For those who test positive a counselling treatment and care programme is commenced. 4,000 have tested positive many of whom are young expectant mothers. If these mothers are placed on treatment at 26 weeks firstly they will be cared for, in addition the chance of transmitting the virus to their infant is almost eliminated.
I had a meeting with Dr Address Malatta, Principal of Nursing at the University of Malawi, about the plans for The Rose Project and Haukeland University Hospital to fund the training of additional midwives through the University. This programme will start in December 2010 and when the training is complete these midwives will work at the new maternity hospital for a minimum of two years.
Trip to the rural clinic
This morning, Julie my daughter and Fr Enda accompanied me once again to the rural HIV and Aids programme in Likuni district. Massiye and Margaret the programme co-ordinators introduced us to a support group and we spoke with many of the members. Years ago all these people would have been in very poor health as there were no AIDS drugs available to economically poor people. However with the advent of drugs to Malawi in 2004, the situation has dramatically improved.

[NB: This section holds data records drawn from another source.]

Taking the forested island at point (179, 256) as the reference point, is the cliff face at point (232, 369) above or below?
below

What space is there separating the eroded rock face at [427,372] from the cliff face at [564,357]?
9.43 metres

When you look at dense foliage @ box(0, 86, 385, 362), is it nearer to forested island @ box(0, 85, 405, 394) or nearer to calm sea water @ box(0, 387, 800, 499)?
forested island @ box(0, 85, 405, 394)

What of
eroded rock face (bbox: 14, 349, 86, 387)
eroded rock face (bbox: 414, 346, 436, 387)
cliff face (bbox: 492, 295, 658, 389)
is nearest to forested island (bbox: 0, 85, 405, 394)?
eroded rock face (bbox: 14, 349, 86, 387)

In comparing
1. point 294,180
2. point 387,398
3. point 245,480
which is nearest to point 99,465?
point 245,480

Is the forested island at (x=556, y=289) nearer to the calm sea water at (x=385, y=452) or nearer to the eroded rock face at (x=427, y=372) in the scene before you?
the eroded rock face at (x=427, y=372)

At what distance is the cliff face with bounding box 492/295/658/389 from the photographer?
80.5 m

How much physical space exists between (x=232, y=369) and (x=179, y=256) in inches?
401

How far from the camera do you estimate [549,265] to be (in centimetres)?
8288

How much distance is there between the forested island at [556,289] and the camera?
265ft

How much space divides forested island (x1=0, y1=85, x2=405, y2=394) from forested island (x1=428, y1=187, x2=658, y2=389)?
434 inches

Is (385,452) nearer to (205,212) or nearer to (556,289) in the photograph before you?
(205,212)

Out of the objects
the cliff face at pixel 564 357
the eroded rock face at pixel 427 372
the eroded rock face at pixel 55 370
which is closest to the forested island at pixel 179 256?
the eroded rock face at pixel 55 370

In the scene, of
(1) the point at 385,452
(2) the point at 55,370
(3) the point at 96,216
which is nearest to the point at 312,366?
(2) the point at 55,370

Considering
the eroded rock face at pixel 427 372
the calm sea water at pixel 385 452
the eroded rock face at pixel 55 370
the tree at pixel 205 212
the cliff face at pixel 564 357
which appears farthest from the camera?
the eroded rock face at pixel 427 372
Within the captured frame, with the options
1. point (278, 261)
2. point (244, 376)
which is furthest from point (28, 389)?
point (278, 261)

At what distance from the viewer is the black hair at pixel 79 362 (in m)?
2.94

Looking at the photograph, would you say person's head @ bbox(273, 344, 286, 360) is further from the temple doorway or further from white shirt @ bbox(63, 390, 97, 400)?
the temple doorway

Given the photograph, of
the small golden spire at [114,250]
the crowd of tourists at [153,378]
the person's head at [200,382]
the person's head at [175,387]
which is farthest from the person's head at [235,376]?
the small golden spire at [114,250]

The principal issue for the female members was domestic abuse and it was very difficult to hear their individual accounts of this violence. There were also men attending the group with their equally pressing issues.
However there was certain hesitancy among some of the women to speak in front of men for fear of further difficulties. Malawi is remarkable patriarchal, in terms of governance and social organisation.
Some of the women in the group were expecting a child and are on The Rose Project funded prevention of mother to child HIV transmission programme.
This afternoon we visited the Wildlife Sanctuary and saw many beautiful animals that have been injured in some way. The area of captivity is huge and a beautiful sylvan setting. It was coming up to sundown and light in the sanctuary was spectacular.